Text under study:
How to Use a Nokia Color LCD!

Nokia manufactures a wide variety of cell phones and many of their cheaper phones contain simple LCD's which may be used in microcontroller projects.  There is one particular LCD model that is used in a wide variety of their phones and is often referred to as simply a "Nokia LCD", or "Nokia 6100 LCD".  I used to use a Nokia 2600 phone and whenever I upgraded I took the Nokia apart to remove its LCD.  This LCD appears to be the same one that is sold as "Nokia 6100 LCD" and I was able to get it up and running with a bit of work using an AVR.

SparkFun sells them if you do not already have one,
http://www.sparkfun.com/products/569

You will need some sort of breakout board in order to connect the display.  Sparkfun sells several (a standard breakout, an Arduino shield, an Olimex module, etc) as well as the bare surface-mount connector.  Since all of SparkFun's boards include the LCD, I just bought the connector and made my own breakout board since I already had the LCD.

The connector:
http://www.sparkfun.com/products/570

If you don't have a breakout board, you need to first make some sort of connector for the LCD.  My first attempt was to solder thin magnet wire to each leg of the connector with a fine-tip soldering iron.  This took several tries but eventually I got it connected.  I then applied generous amounts of super glue to make sure it wouldn't come apart and soldered on some thicker wires to connect to the microcontroller.

For cleaner and more practical uses, I eventually made a small breakout board for the connector that can be printed and etched using the laser printer toner transfer method.  Make sure not to put too much pressure on the transfer or the traces can be pressed together.  If this happens, you can try cutting the toner away with a sharp knife, but you'll probably end up breaking the toner trace and have to start over.

I hand-soldered the connector to the finished PCB and then added some breakaway pin headers so that the board may be breadboarded or socketed into projects while being easily removable.

After you have a breakout board for the LCD connector, you must connect it to your circuit.  There are 10 pins on the connector, one is unused.  The LCD has four control signals (Clock, Data, Reset, Chip Select), two 3.3V inputs, two grounds, and a backlight input.  The LCD driver circuitry runs on 3.3V as do the control signals.  However, the backlight requires a higher voltage around 7V.  Using a 1K ohm resistor between the backlight power and a 12V power supply seems to work well, the voltage is around 6-6.5V which makes it bright enough to use.

Pinout:
1:  Vcc (3.3V)
2:  Reset
3:  Data
4:  Clock
5:  Chip Select
6:  Vcc (3.3V)
7:  Unused (Not Connected)
8:  Ground
9:  Ground (Backlight LED -)

Data below:
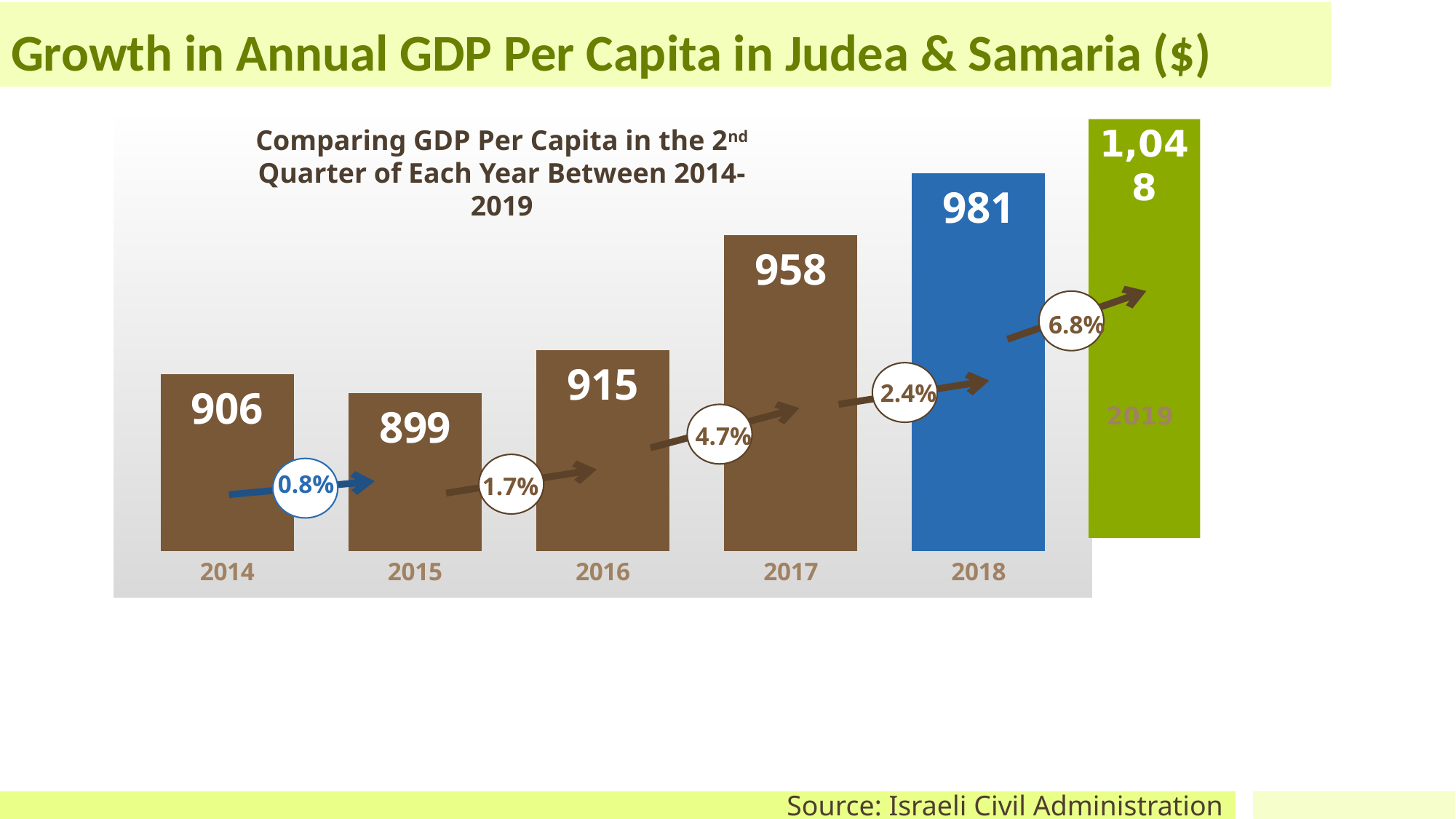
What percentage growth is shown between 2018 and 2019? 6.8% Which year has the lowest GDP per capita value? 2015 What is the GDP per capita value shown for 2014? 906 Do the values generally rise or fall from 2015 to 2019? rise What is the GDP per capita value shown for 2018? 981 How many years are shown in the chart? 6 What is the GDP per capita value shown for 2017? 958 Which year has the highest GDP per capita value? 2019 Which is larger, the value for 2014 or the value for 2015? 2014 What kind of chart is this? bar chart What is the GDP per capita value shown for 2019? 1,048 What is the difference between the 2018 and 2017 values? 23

Assignment 1: In the Nokia LCD guide above, rewrite the paragraph beginning "After you have a breakout board" as a bulleted list that keeps its main facts.
Assignment 2: Write the next part of the Nokia LCD guide, picking up after its last line.

Output 1:
- Once the LCD connector has a breakout board, connect it to your circuit.
- The connector has 10 pins, and one of them is unused.
- The LCD has four control signals (Clock, Data, Reset, Chip Select), two 3.3V inputs, two grounds, and a backlight input.
- The driver circuitry and the control signals run on 3.3V.
- The backlight needs a higher voltage of around 7V.
- A 1K ohm resistor between the backlight power and a 12V supply works well. It gives about 6-6.5V, which makes the backlight bright enough to use.

Output 2:
10:  Backlight LED +

Since the LCD protocol is 9-bit SPI, you cannot use the hardware SPI interface found on many microcontrollers (including the AVR series microcontrollers) as they often only support 8-bit mode.  This means that you will probably have to implement a software SPI output.  Electrically, this means you can connect the four control lines to any unused I/O pins on your microcontroller.  Your microcontroller must be running at 3.3V to connect the lines directly, otherwise add 10K ohm resistors on each line to limit the current going into the LCD.

The LCD has many functions that are available by sending commands over the SPI interface.  The important ones are explained here and will allow you to get your LCD up and running.  A full set of commands is listed in the PCF8833 datasheet here:

http://www.nxp.com/acrobat_download2/datasheets/PCF8833_1.pdf

The 9th bit is the command flag.  If set to 0, the data byte is interpreted as a command.  If 1, the data byte is interpreted as data.  Data may be sent after issuing an appropriate command.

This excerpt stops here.